Data records
*** Block opens ***

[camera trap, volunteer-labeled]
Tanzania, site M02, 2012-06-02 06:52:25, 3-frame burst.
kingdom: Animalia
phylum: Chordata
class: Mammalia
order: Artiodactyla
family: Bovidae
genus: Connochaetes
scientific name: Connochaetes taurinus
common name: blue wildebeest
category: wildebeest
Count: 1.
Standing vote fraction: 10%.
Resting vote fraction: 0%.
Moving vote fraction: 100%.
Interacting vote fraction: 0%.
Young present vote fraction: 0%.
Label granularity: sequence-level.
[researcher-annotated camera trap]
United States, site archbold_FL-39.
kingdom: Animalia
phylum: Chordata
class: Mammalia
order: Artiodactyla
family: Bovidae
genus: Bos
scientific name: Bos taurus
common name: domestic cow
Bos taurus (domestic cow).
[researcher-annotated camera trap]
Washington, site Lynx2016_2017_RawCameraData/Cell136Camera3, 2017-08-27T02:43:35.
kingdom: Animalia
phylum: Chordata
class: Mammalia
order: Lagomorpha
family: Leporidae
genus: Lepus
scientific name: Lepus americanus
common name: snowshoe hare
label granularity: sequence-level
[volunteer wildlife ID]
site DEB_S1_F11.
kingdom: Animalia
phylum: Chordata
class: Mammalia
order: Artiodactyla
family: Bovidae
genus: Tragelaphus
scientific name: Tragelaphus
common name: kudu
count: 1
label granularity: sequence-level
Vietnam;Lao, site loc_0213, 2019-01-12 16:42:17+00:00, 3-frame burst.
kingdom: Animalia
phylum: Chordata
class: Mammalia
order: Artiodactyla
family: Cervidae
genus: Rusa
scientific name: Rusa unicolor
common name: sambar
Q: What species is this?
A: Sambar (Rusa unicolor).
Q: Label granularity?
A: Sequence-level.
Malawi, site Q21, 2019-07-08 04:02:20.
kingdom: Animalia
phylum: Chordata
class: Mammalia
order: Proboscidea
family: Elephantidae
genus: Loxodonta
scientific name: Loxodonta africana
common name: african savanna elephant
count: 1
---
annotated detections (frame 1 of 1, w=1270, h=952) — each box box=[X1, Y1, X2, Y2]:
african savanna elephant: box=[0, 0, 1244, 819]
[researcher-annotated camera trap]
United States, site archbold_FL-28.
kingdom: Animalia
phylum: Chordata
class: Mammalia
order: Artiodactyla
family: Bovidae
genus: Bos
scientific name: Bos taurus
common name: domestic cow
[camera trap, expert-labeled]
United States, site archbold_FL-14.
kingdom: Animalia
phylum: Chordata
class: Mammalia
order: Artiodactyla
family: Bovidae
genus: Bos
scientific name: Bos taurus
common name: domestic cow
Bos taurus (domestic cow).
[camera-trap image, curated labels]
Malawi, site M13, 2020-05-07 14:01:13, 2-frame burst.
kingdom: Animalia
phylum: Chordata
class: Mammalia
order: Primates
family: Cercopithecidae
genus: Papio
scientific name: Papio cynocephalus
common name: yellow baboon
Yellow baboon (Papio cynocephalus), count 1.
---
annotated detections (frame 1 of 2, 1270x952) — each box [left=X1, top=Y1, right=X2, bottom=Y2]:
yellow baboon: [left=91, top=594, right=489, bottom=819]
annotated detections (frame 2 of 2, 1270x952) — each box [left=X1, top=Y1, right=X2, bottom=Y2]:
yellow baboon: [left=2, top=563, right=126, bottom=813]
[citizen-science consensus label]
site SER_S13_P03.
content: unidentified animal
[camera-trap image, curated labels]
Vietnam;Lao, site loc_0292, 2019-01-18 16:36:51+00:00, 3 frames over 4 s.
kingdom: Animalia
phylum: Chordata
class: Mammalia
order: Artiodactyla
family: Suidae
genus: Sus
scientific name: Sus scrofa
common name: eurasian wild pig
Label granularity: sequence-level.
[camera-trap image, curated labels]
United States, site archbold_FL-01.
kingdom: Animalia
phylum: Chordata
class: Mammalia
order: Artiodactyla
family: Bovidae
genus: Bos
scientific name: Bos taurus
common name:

*** Block closes ***

## WORK TO COMPLETE:
Each line of the data must be retyped exactly.

## RESULT OF THE EXERCISE:
[camera trap, volunteer-labeled]
Tanzania, site M02, 2012-06-02 06:52:25, 3-frame burst.
kingdom: Animalia
phylum: Chordata
class: Mammalia
order: Artiodactyla
family: Bovidae
genus: Connochaetes
scientific name: Connochaetes taurinus
common name: blue wildebeest
category: wildebeest
Count: 1.
Standing vote fraction: 10%.
Resting vote fraction: 0%.
Moving vote fraction: 100%.
Interacting vote fraction: 0%.
Young present vote fraction: 0%.
Label granularity: sequence-level.
[researcher-annotated camera trap]
United States, site archbold_FL-39.
kingdom: Animalia
phylum: Chordata
class: Mammalia
order: Artiodactyla
family: Bovidae
genus: Bos
scientific name: Bos taurus
common name: domestic cow
Bos taurus (domestic cow).
[researcher-annotated camera trap]
Washington, site Lynx2016_2017_RawCameraData/Cell136Camera3, 2017-08-27T02:43:35.
kingdom: Animalia
phylum: Chordata
class: Mammalia
order: Lagomorpha
family: Leporidae
genus: Lepus
scientific name: Lepus americanus
common name: snowshoe hare
label granularity: sequence-level
[volunteer wildlife ID]
site DEB_S1_F11.
kingdom: Animalia
phylum: Chordata
class: Mammalia
order: Artiodactyla
family: Bovidae
genus: Tragelaphus
scientific name: Tragelaphus
common name: kudu
count: 1
label granularity: sequence-level
Vietnam;Lao, site loc_0213, 2019-01-12 16:42:17+00:00, 3-frame burst.
kingdom: Animalia
phylum: Chordata
class: Mammalia
order: Artiodactyla
family: Cervidae
genus: Rusa
scientific name: Rusa unicolor
common name: sambar
Q: What species is this?
A: Sambar (Rusa unicolor).
Q: Label granularity?
A: Sequence-level.
Malawi, site Q21, 2019-07-08 04:02:20.
kingdom: Animalia
phylum: Chordata
class: Mammalia
order: Proboscidea
family: Elephantidae
genus: Loxodonta
scientific name: Loxodonta africana
common name: african savanna elephant
count: 1
---
annotated detections (frame 1 of 1, w=1270, h=952) — each box box=[X1, Y1, X2, Y2]:
african savanna elephant: box=[0, 0, 1244, 819]
[researcher-annotated camera trap]
United States, site archbold_FL-28.
kingdom: Animalia
phylum: Chordata
class: Mammalia
order: Artiodactyla
family: Bovidae
genus: Bos
scientific name: Bos taurus
common name: domestic cow
[camera trap, expert-labeled]
United States, site archbold_FL-14.
kingdom: Animalia
phylum: Chordata
class: Mammalia
order: Artiodactyla
family: Bovidae
genus: Bos
scientific name: Bos taurus
common name: domestic cow
Bos taurus (domestic cow).
[camera-trap image, curated labels]
Malawi, site M13, 2020-05-07 14:01:13, 2-frame burst.
kingdom: Animalia
phylum: Chordata
class: Mammalia
order: Primates
family: Cercopithecidae
genus: Papio
scientific name: Papio cynocephalus
common name: yellow baboon
Yellow baboon (Papio cynocephalus), count 1.
---
annotated detections (frame 1 of 2, 1270x952) — each box [left=X1, top=Y1, right=X2, bottom=Y2]:
yellow baboon: [left=91, top=594, right=489, bottom=819]
annotated detections (frame 2 of 2, 1270x952) — each box [left=X1, top=Y1, right=X2, bottom=Y2]:
yellow baboon: [left=2, top=563, right=126, bottom=813]
[citizen-science consensus label]
site SER_S13_P03.
content: unidentified animal
[camera-trap image, curated labels]
Vietnam;Lao, site loc_0292, 2019-01-18 16:36:51+00:00, 3 frames over 4 s.
kingdom: Animalia
phylum: Chordata
class: Mammalia
order: Artiodactyla
family: Suidae
genus: Sus
scientific name: Sus scrofa
common name: eurasian wild pig
Label granularity: sequence-level.
[camera-trap image, curated labels]
United States, site archbold_FL-01.
kingdom: Animalia
phylum: Chordata
class: Mammalia
order: Artiodactyla
family: Bovidae
genus: Bos
scientific name: Bos taurus
common name:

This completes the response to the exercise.